The B2B client portal is a differentiating feature relative to pure invoicing tools like Xero, but it is not a deep moat against broader platforms like Zoho or more specialized B2B commerce solutions. It does, however, indicate that IABAKO is positioning above simple accounting software and toward operational workflow management — a slightly stickier use case where switching costs are higher once clients are embedded in the ordering workflow. For strategy teams, this feature is worth tracking as a potential expansion vector into wholesale and distribution SMB verticals, though the current team size limits how aggressively that positioning can be pursued.

IABAKO was founded in 2018 and remains at three employees in 2026 — is this a deliberate lifestyle-business model or a growth-stall signal?

Eight years post-founding with a headcount still at three and no disclosed external funding points to one of two scenarios: a deliberately capital-light, profitable lifestyle business optimized for founder economics, or a company that has struggled to achieve the growth trajectory needed to attract investment or justify hiring.

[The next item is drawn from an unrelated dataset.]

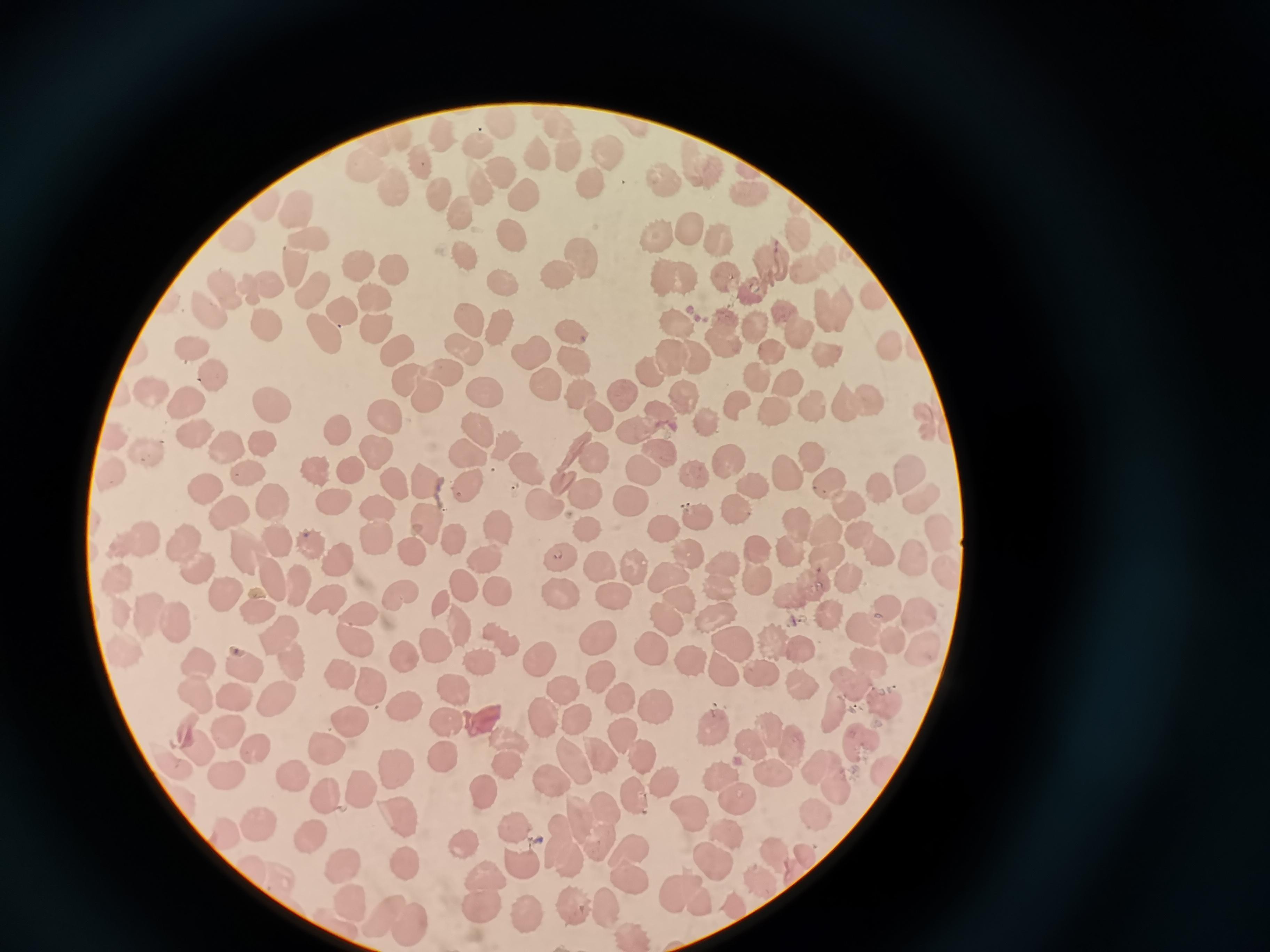

Approximate centers as {x, y} in pixels. Cell locations: {442, 140}, {476, 144}, {613, 148}, {536, 153}, {574, 155}, {422, 164}, {698, 166}, {362, 167}, {500, 172}, {596, 180}, {667, 180}, {391, 192}, {527, 193}, {437, 194}, {297, 211}, {460, 212}, {687, 228}, {654, 234}, {510, 235}, {312, 239}, {719, 241}, {465, 254}, {570, 264}, {297, 269}, {357, 269}, {392, 270}, {815, 270}, {764, 275}, {673, 277}, {725, 278}, {504, 284}, {261, 288}, {317, 291}, {229, 293}, {376, 302}, {213, 310}, {831, 311}, {343, 314}, {470, 317}, {674, 321}, {791, 326}, {267, 327}, {498, 327}, {377, 328}, {754, 328}, {324, 333}, {725, 333}, {574, 335}, {468, 346}, {892, 346}, {192, 349}, {773, 351}, {396, 353}, {528, 355}, {836, 356}, {673, 362}, {572, 363}, {212, 376}, {756, 379}, {785, 380}, {551, 386}, {425, 387}, {481, 390}, {622, 393}, {151, 394}, {582, 394}, {684, 396}, {856, 402}, {272, 405}, {186, 406}, {737, 406}, {811, 409}, {773, 410}, {385, 419}, {596, 420}, {705, 423}, {644, 428}, {337, 430}, {476, 432}, {196, 433}, {266, 443}, {507, 445}, {230, 448}, {147, 451}, {812, 451}, {665, 452}, {468, 454}, {376, 455}, {597, 458}, {727, 461}, {910, 467}, {528, 468}, {788, 469}, {314, 470}, {645, 472}, {110, 473}, {251, 473}, {352, 473}, {694, 476}, {425, 481}, {395, 483}, {876, 485}, {471, 486}, {757, 486}, {206, 488}, {836, 491}, {582, 495}, {270, 501}, {339, 502}, {632, 502}, {546, 503}, {739, 512}, {228, 513}, {696, 515}, {429, 526}, {588, 527}, {380, 528}, {499, 528}, {665, 528}, {796, 540}, {829, 542}, {454, 544}, {870, 544}, {132, 545}, {308, 545}, {684, 549}, {412, 554}, {186, 556}, {341, 556}, {559, 557}, {260, 560}, {486, 560}, {636, 568}, {757, 568}, {602, 572}, {718, 572}, {669, 576}, {854, 579}, {298, 585}, {462, 585}, {806, 589}, {500, 592}, {221, 593}, {615, 594}, {327, 596}, {559, 596}, {402, 599}, {676, 601}, {441, 605}, {257, 606}, {884, 610}, {712, 614}, {829, 616}, {163, 621}, {667, 622}, {459, 626}, {361, 628}, {863, 629}, {600, 635}, {501, 637}, {439, 642}, {788, 642}, {731, 643}, {282, 647}, {652, 651}, {538, 657}, {406, 660}, {692, 660}, {244, 662}, {483, 662}, {722, 672}, {341, 673}, {761, 676}, {864, 676}, {601, 677}, {197, 684}, {376, 684}, {806, 684}, {453, 687}, {563, 689}, {276, 697}, {622, 699}, {886, 704}, {403, 707}, {660, 707}, {833, 712}, {545, 721}, {351, 722}, {576, 722}, {449, 723}, {480, 723}, {718, 728}, {227, 730}, {623, 736}, {862, 738}, {773, 739}, {193, 740}, {328, 746}, {252, 751}, {512, 754}, {607, 754}, {440, 759}, {640, 759}, {577, 762}, {395, 767}, {770, 770}, {224, 775}, {294, 775}, {832, 777}, {550, 778}, {666, 781}, {728, 787}, {358, 788}, {486, 790}, {322, 794}, {635, 801}, {690, 809}, {813, 810}, {402, 814}, {590, 824}, {258, 826}, {514, 826}, {732, 832}, {313, 834}, {568, 846}, {464, 848}, {403, 859}, {716, 860}, {520, 861}, {345, 865}, {637, 869}, {484, 895}, {687, 895}, {352, 903}, {570, 907}, {608, 908}, {520, 914}, {399, 921}. Single field of view. Image is 1270×952 pixels. Giemsa-stained preparation. Thin smear of blood. Photographed with a smartphone camera at the microscope eyepiece.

The pricing structure (€16–€38/month) and PLG motion are consistent with a sustainable but modest ARR business. Without revenue data it is impossible to distinguish the two definitively, but the pattern — Paris-based, bootstrapped, small team, stable product — is more consistent with a controlled lifestyle operation than a stalled growth-stage startup. ForesightIQ continues to track headcount and funding signals to sharpen this read.